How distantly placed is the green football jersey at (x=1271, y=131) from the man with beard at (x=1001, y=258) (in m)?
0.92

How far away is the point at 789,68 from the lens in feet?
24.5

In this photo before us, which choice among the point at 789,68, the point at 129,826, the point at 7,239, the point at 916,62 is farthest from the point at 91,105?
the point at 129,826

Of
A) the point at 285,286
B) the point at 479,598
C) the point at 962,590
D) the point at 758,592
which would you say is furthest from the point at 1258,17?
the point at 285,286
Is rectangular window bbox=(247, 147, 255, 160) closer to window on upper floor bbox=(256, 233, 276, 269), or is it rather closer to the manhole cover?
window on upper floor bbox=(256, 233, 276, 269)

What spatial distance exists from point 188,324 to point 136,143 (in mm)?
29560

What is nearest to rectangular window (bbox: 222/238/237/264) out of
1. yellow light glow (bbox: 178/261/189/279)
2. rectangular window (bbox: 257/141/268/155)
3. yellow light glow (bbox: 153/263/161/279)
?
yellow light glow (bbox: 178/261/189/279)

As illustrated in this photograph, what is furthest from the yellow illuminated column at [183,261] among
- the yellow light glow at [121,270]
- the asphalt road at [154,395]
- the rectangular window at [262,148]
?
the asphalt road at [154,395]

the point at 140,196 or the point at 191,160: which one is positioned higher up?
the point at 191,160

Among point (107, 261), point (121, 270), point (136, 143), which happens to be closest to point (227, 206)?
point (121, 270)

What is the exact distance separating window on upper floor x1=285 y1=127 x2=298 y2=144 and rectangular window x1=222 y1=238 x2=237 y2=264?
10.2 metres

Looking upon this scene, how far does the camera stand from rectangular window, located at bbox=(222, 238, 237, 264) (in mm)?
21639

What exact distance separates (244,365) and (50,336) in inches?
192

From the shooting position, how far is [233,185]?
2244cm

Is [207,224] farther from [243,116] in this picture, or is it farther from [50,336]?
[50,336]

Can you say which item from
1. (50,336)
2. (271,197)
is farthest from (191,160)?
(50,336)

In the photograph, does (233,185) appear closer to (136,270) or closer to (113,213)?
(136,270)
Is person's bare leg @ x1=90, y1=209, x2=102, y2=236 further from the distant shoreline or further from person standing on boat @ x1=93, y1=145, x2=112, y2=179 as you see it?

_ _ _ _

**SHORT EXERCISE:**
From the listing above, extract all records word for word.

**RESPONSE FOR THIS EXERCISE:**
How distantly placed is the green football jersey at (x=1271, y=131) from the man with beard at (x=1001, y=258) (in m)?
0.92

How far away is the point at 789,68 from the lens in feet?
24.5

In this photo before us, which choice among the point at 789,68, the point at 129,826, the point at 7,239, the point at 916,62 is farthest from the point at 91,105?
the point at 129,826

Of
A) the point at 285,286
B) the point at 479,598
C) the point at 962,590
D) the point at 758,592
which would you say is furthest from the point at 1258,17?
the point at 285,286
Is rectangular window bbox=(247, 147, 255, 160) closer to window on upper floor bbox=(256, 233, 276, 269), or is it rather closer to the manhole cover?
window on upper floor bbox=(256, 233, 276, 269)

What spatial distance exists from point 188,324 to point 136,143 (in mm)?
29560

What is nearest to rectangular window (bbox: 222/238/237/264) out of
1. yellow light glow (bbox: 178/261/189/279)
2. rectangular window (bbox: 257/141/268/155)
3. yellow light glow (bbox: 153/263/161/279)
?
yellow light glow (bbox: 178/261/189/279)

As illustrated in this photograph, what is furthest from the yellow illuminated column at [183,261] among
- the yellow light glow at [121,270]
- the asphalt road at [154,395]
- the rectangular window at [262,148]
?
the asphalt road at [154,395]

the point at 140,196 or the point at 191,160: which one is positioned higher up?
the point at 191,160

Among point (107, 261), point (121, 270), point (136, 143), which happens to be closest to point (227, 206)?
point (121, 270)

What is the exact distance separating window on upper floor x1=285 y1=127 x2=298 y2=144 and rectangular window x1=222 y1=238 x2=237 y2=264?
10.2 metres

Looking upon this scene, how far does the camera stand from rectangular window, located at bbox=(222, 238, 237, 264) (in mm)?
21639

What exact distance separates (244,365) and (50,336) in inches?
192

From the shooting position, how far is [233,185]?
2244cm

Is [207,224] farther from [243,116] in this picture, or is it farther from [50,336]?
[50,336]

Can you say which item from
1. (50,336)
2. (271,197)
is farthest from (191,160)?
(50,336)

In the photograph, does (233,185) appear closer to (136,270) or closer to (113,213)?
(136,270)
Is person's bare leg @ x1=90, y1=209, x2=102, y2=236 further from the distant shoreline or further from person standing on boat @ x1=93, y1=145, x2=112, y2=179 as you see it?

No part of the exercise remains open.